[Page-level text extractions]
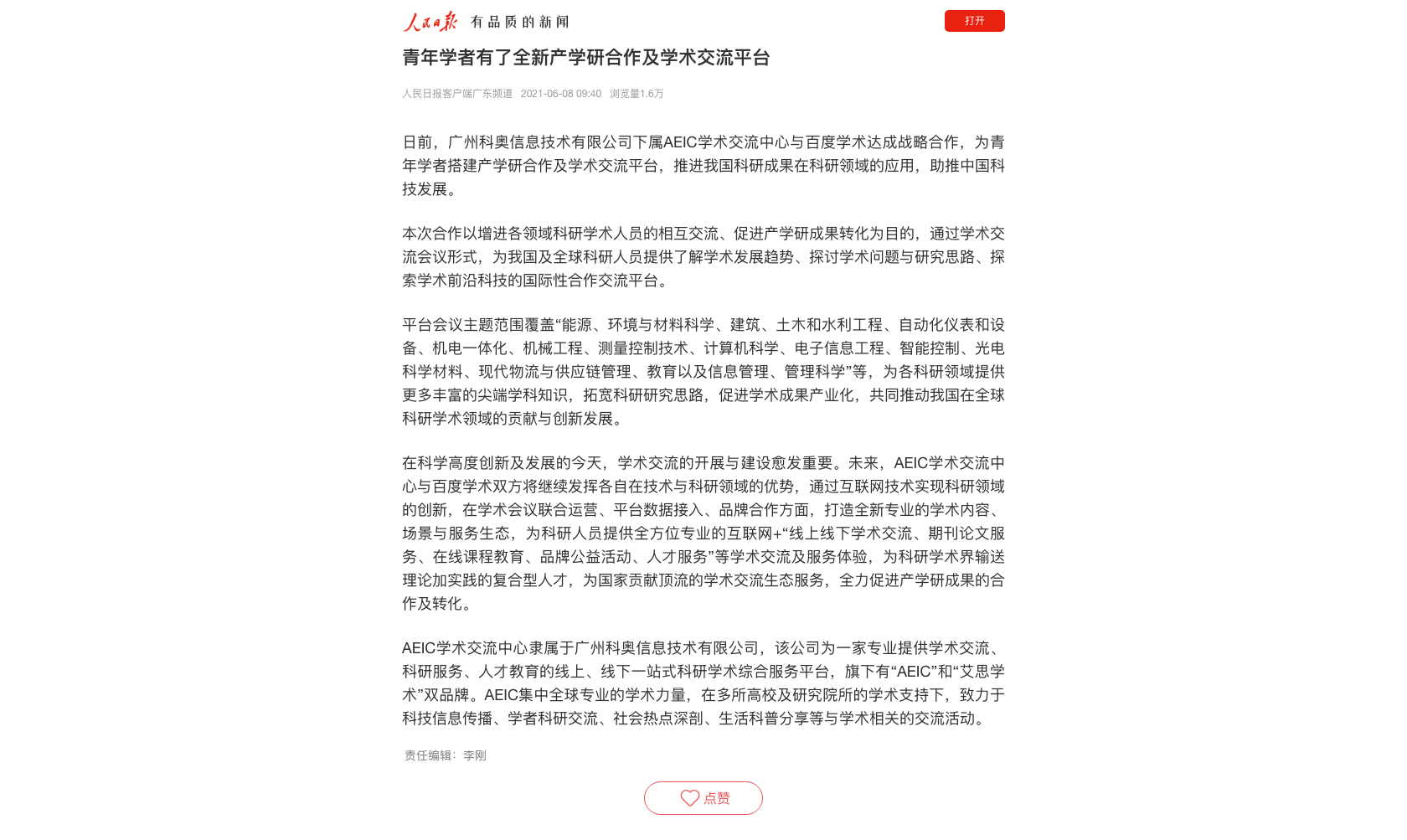 人民日报 有品质的新闻

打开

青年学者有了全新产学研合作及学术交流平台

人民日报客户端广东频道 2021-06-08 09:40 浏览量1.6万

日前，广州科奥信息技术有限公司下属AEIC学术交流中心与百度学术达成战略合作，为青年学者搭建产学研合作及学术交流平台，推进我国科研成果在科研领域的应用，助推中国科技发展。

本次合作以增进各领域科研学术人员的相互交流、促进产学研成果转化为目的，通过学术交流会议形式，为我国及全球科研人员提供了解学术发展趋势、探讨学术问题与研究思路、探索学术前沿科技的国际性合作交流平台。

平台会议主题范围覆盖“能源、环境与材料科学、建筑、土木和水利工程、自动化仪表和设备、机电一体化、机械工程、测量控制技术、计算机科学、电子信息工程、智能控制、光电科学材料、现代物流与供应链管理、教育以及信息管理、管理科学”等，为各科研领域提供更多丰富的尖端学科知识，拓宽科研研究思路，促进学术成果产业化，共同推动我国在全球科研学术领域的贡献与创新发展。

在科学高度创新及发展的今天，学术交流的开展与建设愈发重要。未来，AEIC学术交流中心与百度学术双方将继续发挥各自在技术与科研领域的优势，通过互联网技术实现科研领域的创新，在学术会议联合运营、平台数据接入、品牌合作方面，打造全新专业的学术内容、场景与服务生态，为科研人员提供全方位专业的互联网+“线上线下学术交流、期刊论文服务、在线课程教育、品牌公益活动、人才服务”等学术交流及服务体验，为科研学术界输送理论加实践的复合型人才，为国家贡献顶流的学术交流生态服务，全力促进产学研成果的合作及转化。

AEIC学术交流中心隶属于广州科奥信息技术有限公司，该公司为一家专业提供学术交流、科研服务、人才教育的线上、线下一站式科研学术综合服务平台，旗下有“AEIC”和“艾思学术”双品牌。AEIC集中全球专业的学术力量，在多所高校及研究院所的学术支持下，致力于科技信息传播、学者科研交流、社会热点深剖、生活科普分享等与学术相关的交流活动。

责任编辑：李刚

点赞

_Description of the task_
The records above are to be transcribed in full, with images omitted.

_Exercise solution_
 人民日报 有品质的新闻

打开

青年学者有了全新产学研合作及学术交流平台

人民日报客户端广东频道 2021-06-08 09:40 浏览量1.6万

日前，广州科奥信息技术有限公司下属AEIC学术交流中心与百度学术达成战略合作，为青年学者搭建产学研合作及学术交流平台，推进我国科研成果在科研领域的应用，助推中国科技发展。

本次合作以增进各领域科研学术人员的相互交流、促进产学研成果转化为目的，通过学术交流会议形式，为我国及全球科研人员提供了解学术发展趋势、探讨学术问题与研究思路、探索学术前沿科技的国际性合作交流平台。

平台会议主题范围覆盖“能源、环境与材料科学、建筑、土木和水利工程、自动化仪表和设备、机电一体化、机械工程、测量控制技术、计算机科学、电子信息工程、智能控制、光电科学材料、现代物流与供应链管理、教育以及信息管理、管理科学”等，为各科研领域提供更多丰富的尖端学科知识，拓宽科研研究思路，促进学术成果产业化，共同推动我国在全球科研学术领域的贡献与创新发展。

在科学高度创新及发展的今天，学术交流的开展与建设愈发重要。未来，AEIC学术交流中心与百度学术双方将继续发挥各自在技术与科研领域的优势，通过互联网技术实现科研领域的创新，在学术会议联合运营、平台数据接入、品牌合作方面，打造全新专业的学术内容、场景与服务生态，为科研人员提供全方位专业的互联网+“线上线下学术交流、期刊论文服务、在线课程教育、品牌公益活动、人才服务”等学术交流及服务体验，为科研学术界输送理论加实践的复合型人才，为国家贡献顶流的学术交流生态服务，全力促进产学研成果的合作及转化。

AEIC学术交流中心隶属于广州科奥信息技术有限公司，该公司为一家专业提供学术交流、科研服务、人才教育的线上、线下一站式科研学术综合服务平台，旗下有“AEIC”和“艾思学术”双品牌。AEIC集中全球专业的学术力量，在多所高校及研究院所的学术支持下，致力于科技信息传播、学者科研交流、社会热点深剖、生活科普分享等与学术相关的交流活动。

责任编辑：李刚

点赞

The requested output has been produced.